Comprehensives

Comprehensives

Students that do not earn a B or higher in a core course are required to take a comprehensive examination for that core course.

A comprehensive exam is similar in scope to a final exam in the core course. Each core course comprehensive examination is designed to last approximately one hour however students are allowed 1.5 hours per exam being taken. Failure of a core course comprehensive examination requires a second comprehensive exam covering the part failed. A failure of a second comprehensive examination renders the student ineligible to continue in the computer science MS program.

Students needing to take multiple comprehensive examinations do so in a single examination period and receive all necessary examination parts at the start of the examination period. This allows students to work on exams in any order and at their own pace. Students are allowed 1.5 hours for each exam being taken.
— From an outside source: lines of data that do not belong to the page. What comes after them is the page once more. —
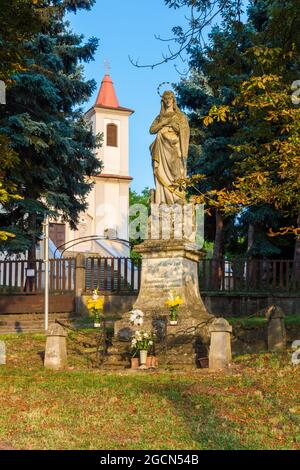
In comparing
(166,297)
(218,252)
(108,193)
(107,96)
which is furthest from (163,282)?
(107,96)

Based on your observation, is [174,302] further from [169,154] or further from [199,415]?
[199,415]

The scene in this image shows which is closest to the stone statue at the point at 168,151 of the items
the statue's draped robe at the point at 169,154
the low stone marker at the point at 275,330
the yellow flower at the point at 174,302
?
the statue's draped robe at the point at 169,154

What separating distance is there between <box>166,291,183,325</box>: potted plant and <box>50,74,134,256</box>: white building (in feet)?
94.9

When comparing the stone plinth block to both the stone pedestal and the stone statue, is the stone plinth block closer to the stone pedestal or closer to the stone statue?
the stone pedestal

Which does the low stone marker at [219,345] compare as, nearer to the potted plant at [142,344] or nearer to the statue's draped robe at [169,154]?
the potted plant at [142,344]

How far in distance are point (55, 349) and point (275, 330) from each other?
13.8ft

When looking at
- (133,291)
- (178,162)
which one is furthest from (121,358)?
(133,291)

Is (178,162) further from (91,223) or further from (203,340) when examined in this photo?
(91,223)

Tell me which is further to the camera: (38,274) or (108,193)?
(108,193)

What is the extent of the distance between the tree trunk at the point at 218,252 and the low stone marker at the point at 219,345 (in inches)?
422

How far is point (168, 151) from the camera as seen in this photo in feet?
53.2

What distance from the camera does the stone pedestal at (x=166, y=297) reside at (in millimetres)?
14195

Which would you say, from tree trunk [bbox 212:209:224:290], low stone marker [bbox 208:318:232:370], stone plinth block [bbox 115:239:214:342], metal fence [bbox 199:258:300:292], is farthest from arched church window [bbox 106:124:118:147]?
low stone marker [bbox 208:318:232:370]

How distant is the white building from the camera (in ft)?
151
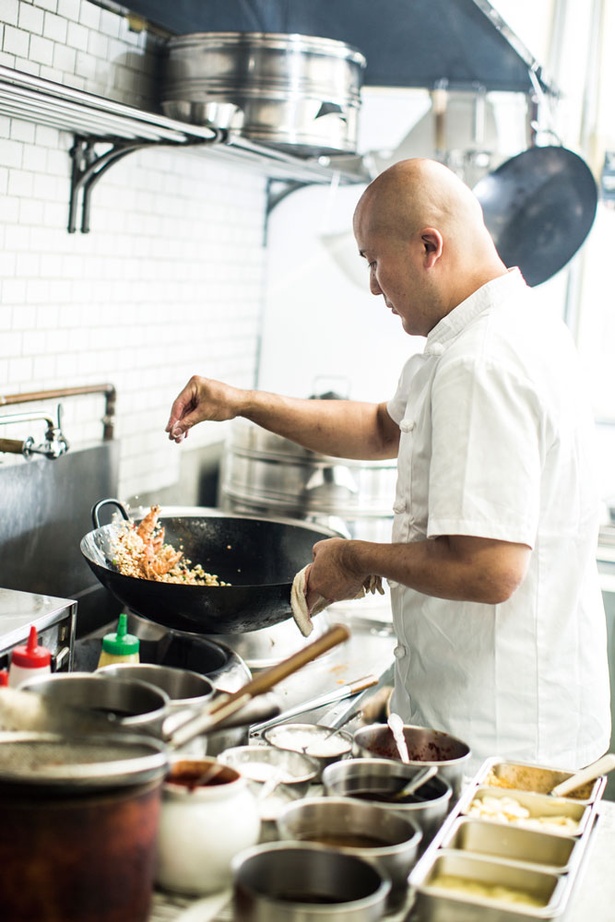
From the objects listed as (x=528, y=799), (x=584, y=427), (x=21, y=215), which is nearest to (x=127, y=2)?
(x=21, y=215)

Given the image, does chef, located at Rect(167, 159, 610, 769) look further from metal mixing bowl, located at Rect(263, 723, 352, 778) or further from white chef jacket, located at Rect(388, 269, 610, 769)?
metal mixing bowl, located at Rect(263, 723, 352, 778)

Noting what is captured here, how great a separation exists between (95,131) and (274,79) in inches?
20.6

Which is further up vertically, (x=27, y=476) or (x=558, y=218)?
(x=558, y=218)

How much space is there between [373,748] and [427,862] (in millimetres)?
326

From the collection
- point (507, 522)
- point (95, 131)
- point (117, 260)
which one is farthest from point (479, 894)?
point (117, 260)

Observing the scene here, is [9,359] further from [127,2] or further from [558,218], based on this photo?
[558,218]

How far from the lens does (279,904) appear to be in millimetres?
1047

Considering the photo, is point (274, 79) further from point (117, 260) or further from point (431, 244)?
point (431, 244)

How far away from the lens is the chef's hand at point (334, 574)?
1.80 m

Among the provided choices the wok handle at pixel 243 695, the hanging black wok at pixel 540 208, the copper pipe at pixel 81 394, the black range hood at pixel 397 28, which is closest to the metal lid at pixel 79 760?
the wok handle at pixel 243 695

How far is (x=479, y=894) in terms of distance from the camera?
48.5 inches

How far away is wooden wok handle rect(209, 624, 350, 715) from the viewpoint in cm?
126

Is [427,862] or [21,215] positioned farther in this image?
[21,215]

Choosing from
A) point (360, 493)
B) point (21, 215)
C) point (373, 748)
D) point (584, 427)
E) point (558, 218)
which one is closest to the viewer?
point (373, 748)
Contact the graduate program director or your core course instructor regarding scheduling to take a comprehensive examination.

Algorithms

Topics

  • Issues involved in the analysis of algorithms: big-Oh notation, worst case analysis, recurrence relations, the master method
  • Advanced Data Structures: red-black trees, B-trees
  • Greedy algorithms: be able to describe the method and examples
  • Dynamic programming: be able to describe the method and examples
  • Amortized Analysis: aggregate method, accounting method, potential method
  • Selected topics from network flow, sorting networks, linear programming, and DFT/FFT
  • Probabilistic algorithms with particular applications in cryptography
  • NP-completeness: what does it mean for a problem to be NP-complete, parts of an NP-completeness proof
  • Approximation algorithms: the goal of an approximation algorithm, examples
  • Undergraduate data structures topics: lists, trees, graphs, searching, sorting

Suggested Readings

From Introduction to Algorithms, by Cormen, Leiserson, and Rivest:

  • Chapter 3/4: Complexity and Recurrence Relations
  • Chapter 13: Red Black Trees
  • Chapter 15: Dynamic Programming
  • Chapter 16: Greedy Algorithms
  • Chapter 17: Amortized Analysis
  • Chapter 18: B-Trees
  • Chapter 26: Network Flow
  • Chapter 27: Sorting Networks
  • Chapter 28: Matrix Operations
  • Chapter 29: Linear Programming
  • Chapter 30: Fast Fourier Transform
  • Chapter 31: Number Theoretic Algorithms and Cryptography
  • Chapter 34: NP-Completeness
  • Chapter 35: Approximation Algorithms

Operating Systems

Topics

  • What an operating system is; special terminology; the notion of system call.
  • Operating system structure. Monolithic, layered, virtual machines, client-server.
  • Processes. The process model and its implementation. IPC. Scheduling.
  • I/O. Principles of I/O hardware. Principles of I/O software. Interrupts. Device drivers. Block vs character devices. Deadlocks.
  • Memory management. Basic, swapping, and virtual memory.
  • File systems. Files. Directories. The "Unix model". Implementation.
  • Security and protection.
  • We used Minix as an important example. I won't ask detailed questions about the code, but you need to understand the structure, fundamental communication mechanisms, "world view" of Minix

Suggested Readings

  • Class notes.
  • William Stallings, Operating Systems: Internals and Design Principles, Pearson, 9th edition.
  • Andrew S. Tanenbaum and Albert S. Woodull, Operating Systems, 2nd ed., Prentice Hall, 1997
  • Bruce Jacob and Trevor Mudge, Virtual Memory: Issues of Implementation, Computer, Vol. 31, No. 6, June, 1998, pp 33-43.

Software Engineering

Topics

  • History of software development, software product and process, system life cycles
  • System engineering, abstraction and modeling, system specification and design
  • Requirements analysis and specification, analysis modeling - data, function and behavior
  • Object-oriented analysis, use case diagrams and scenarios, class diagrams and state diagrams
  • Design principles and concepts: coupling; cohesion; SRP; OCP, LSP, etc.
  • Object-oriented design, interaction diagrams, design patterns, software architecture
  • Software testing methods, white- and black-box testing
  • Agile Manifesto; XP/Scrum values, principles, practices

Suggested Readings

  • Agile Software Development: Principles, Patterns, and Practices , Robert C. Martin, Pearson Prentice-Hall, 2003.
  • Extreme Programming Explained, Kent Beck and Cynthia Andres, 2nd edition, Addison-Wesley, 2005.
  • Essential Scrum, Kenneth Rubin, Addison-Wesley, 2013.